[[ DATA UNDER STUDY open ]]

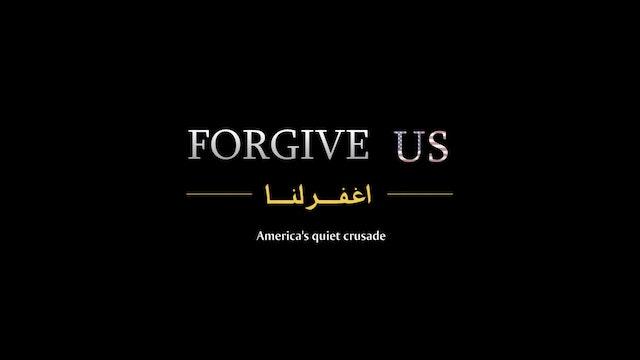 Forgive Us [Full Feature]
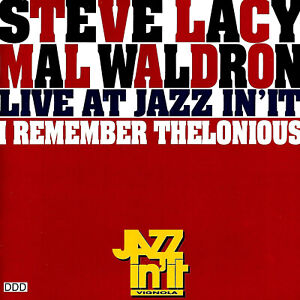 Steve Lacy / Mal Waldron – Live At Jazz In'It - I Remember Thelonious LIKE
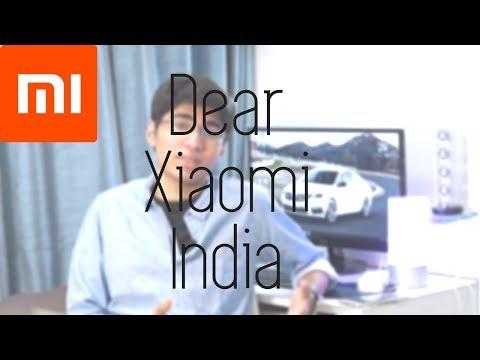 Dear Xiaomi | My Concerns/Views about Xiaomi India (2018)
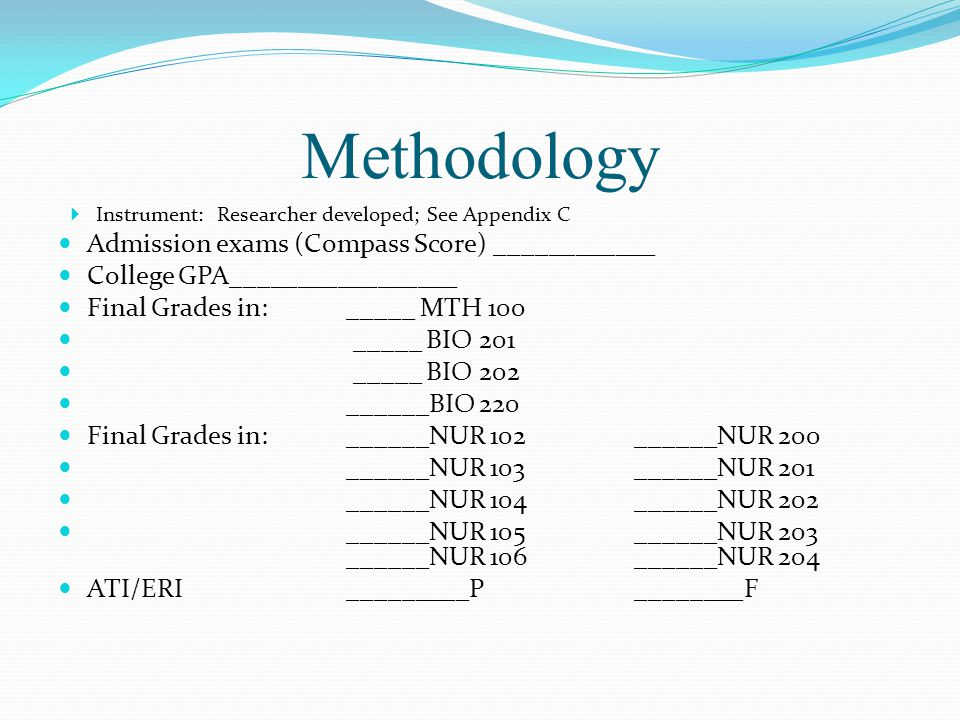Methodology  Instrument: Researcher developed; See Appendix C Admission exams (Compass Score) ____________ College GPA_________________ Final Grades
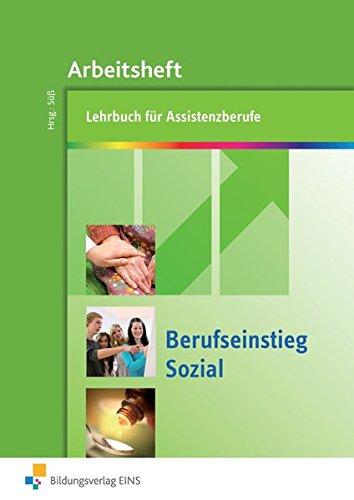 Berufseinstieg Sozial: Lehrbuch für Assistenzberufe: Arbeitsheft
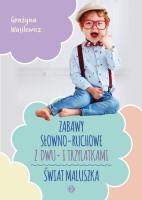 """Okladka książki """"Zabawy słowno-ruchowe z dwu- i trzylatkami : świat maluszka"""""""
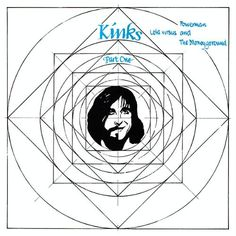 The Kinks (Lola vs. Powerman and the Moneygoround) - possibly my favorite Kinks' album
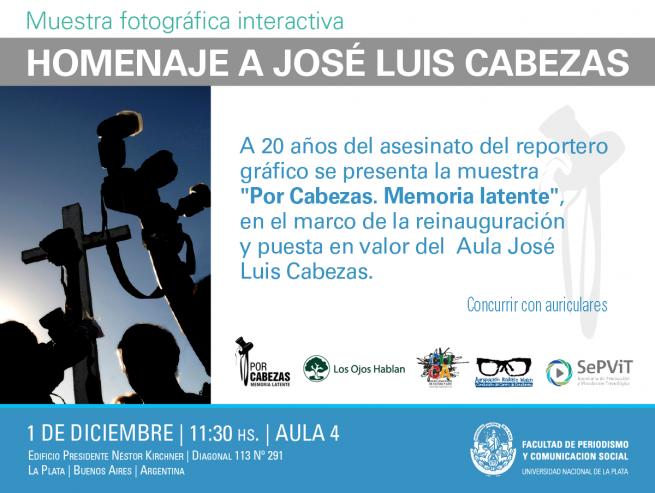 La Facultad de Periodismo recordará a José Luis Cabezas a 20 años de su asesinato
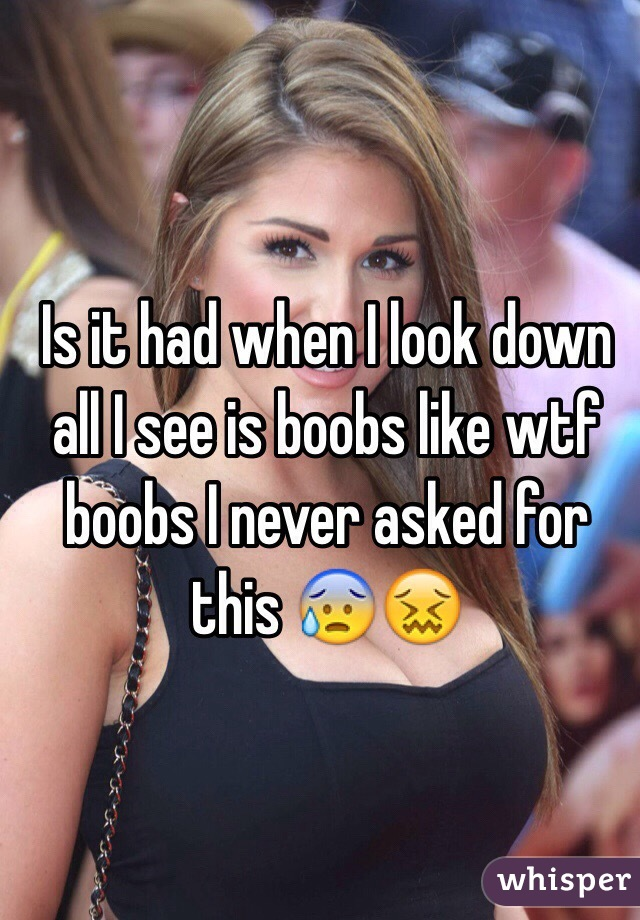 Is it had when I look down all I see is boobs like wtf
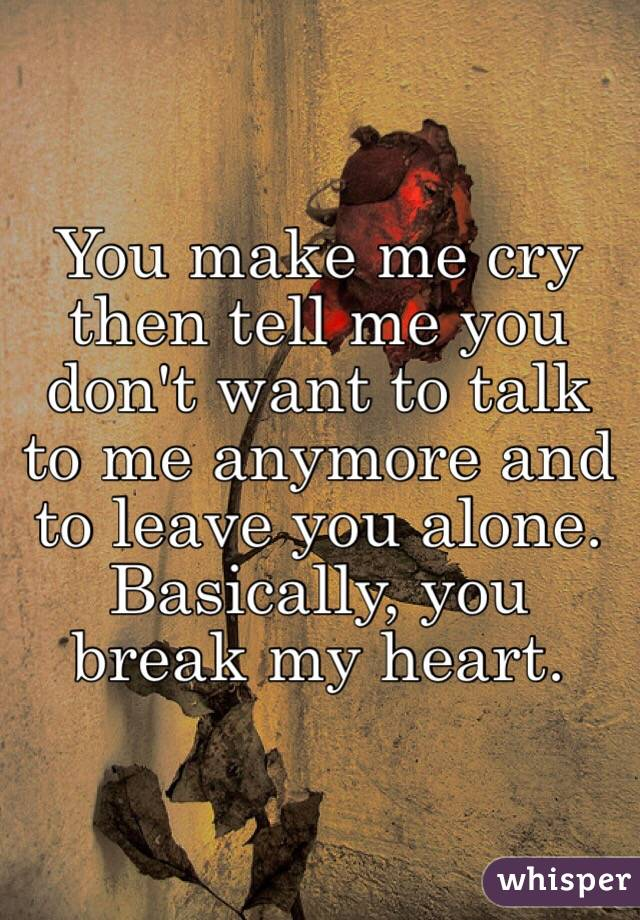 You make me cry then tell me you don't want to talk to me anymore and to leave you alone. Basically, you break my heart.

[[ DATA UNDER STUDY closed ]]

▸ **GOAL OF THE EXERCISE**:
Down to the last line, return the entries above exactly, with no pictures.

▸ **TASK SOLUTION**:
 Forgive Us [Full Feature]
 Steve Lacy / Mal Waldron – Live At Jazz In'It - I Remember Thelonious LIKE
 Dear Xiaomi | My Concerns/Views about Xiaomi India (2018)
Methodology  Instrument: Researcher developed; See Appendix C Admission exams (Compass Score) ____________ College GPA_________________ Final Grades
 Berufseinstieg Sozial: Lehrbuch für Assistenzberufe: Arbeitsheft
 """Okladka książki """"Zabawy słowno-ruchowe z dwu- i trzylatkami : świat maluszka"""""""
 The Kinks (Lola vs. Powerman and the Moneygoround) - possibly my favorite Kinks' album
 La Facultad de Periodismo recordará a José Luis Cabezas a 20 años de su asesinato
 Is it had when I look down all I see is boobs like wtf
 You make me cry then tell me you don't want to talk to me anymore and to leave you alone. Basically, you break my heart.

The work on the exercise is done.